Los pensamientos de Darcy se dirigieron luego a aspectos más íntimos de la pregunta. Ella era salvajemente hermosa y era obvio que por sus venas corría una enorme pasión; pero ¿se podría inclinar hacia él esa pasión? ¿Podría llegar a amarlo y a aceptarlo? De manera distraída, Darcy dirigió su mano hacia el bolsillo de su chaleco. ¿Qué es esto? Tras lanzarle una mirada rápida a Trenholme, que seguía con sus párpados cerrados, Darcy metió un dedo en el bolsillo y sacó lentamente los hilos de seda que estaban enrollados en el fondo. Elizabeth. La visión de lady Sylvanie como dueña de su casa y su corazón se desvaneció tan pronto como Darcy reconoció lo que tenía en la palma de la mano.
—¿Te estás leyendo la mano, Darcy? —Trenholme interrumpió sus pensamientos. Darcy cerró los dedos sobre los hilos y volvió a guardarlos en el bolsillo, mientras se prometía interrogar a Fletcher sobre cómo habían llegado hasta allí.

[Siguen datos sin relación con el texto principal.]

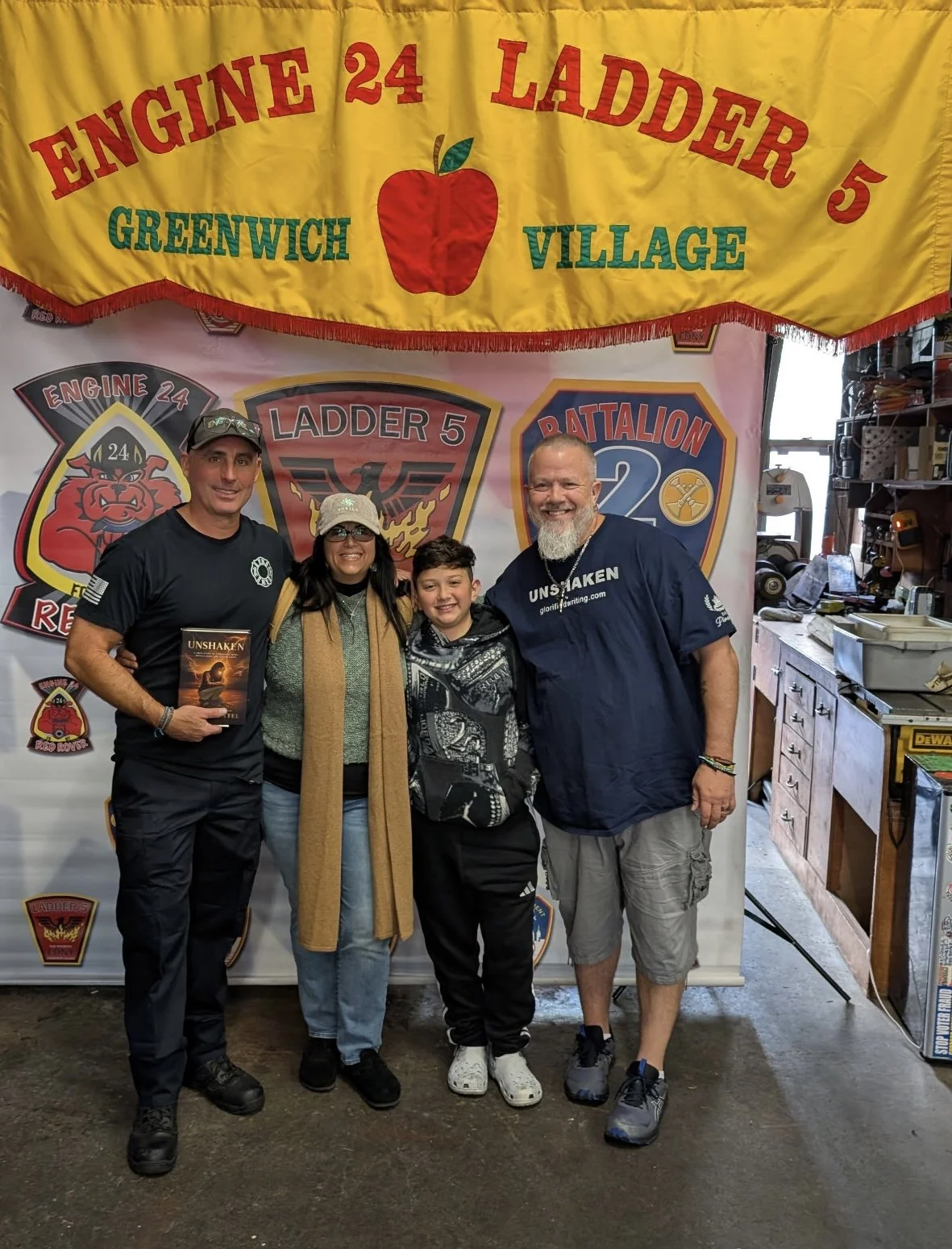 Photo Oct 16 2025, 3 03 01 PM (16).jpeg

—¿Es una práctica común por aquí? —respondió Darcy, mirando a Trenholme con indiferencia.
—¡Oh, no! —resopló Trenholme—. ¡Nos inclinamos más por disfrazar cerditos como si fueran niños y cortarles el cuello! —Darcy no dijo nada. La mirada de amargura de Trenholme se desvaneció de repente y fue reemplazada por una que reflejaba la desesperación—. Darcy, ¿qué crees que puede significar eso?
—¡Ésta es tu tierra, hombre! Tú deberías saberlo mejor que yo —respondió Darcy con un tono de irritación.
—La tierra de mi hermano, que él está perdiendo rápidamente a manos de los malditos prestamista ¡Ya ves como está! ¡En cualquier momento va a empezar a apostar la cubertería de plata de la familia! —Trenholme soltó una carcajada y la expresión de largura regresó a su rostro—. Si sólo…
—¿Sí? —Darcy lo invitó a continuar, con curiosidad por saber si su acompañante se atrevería a confesar el asunto del testamento de la viuda.
—Bueno, no todo está perdido… no totalmente. Se trata simplemente de ejercer la presión correcta sobre ciertas personas. —Trenholme volvió a sumirse en la contemplación de su taza de café, dando por zanjado el tema.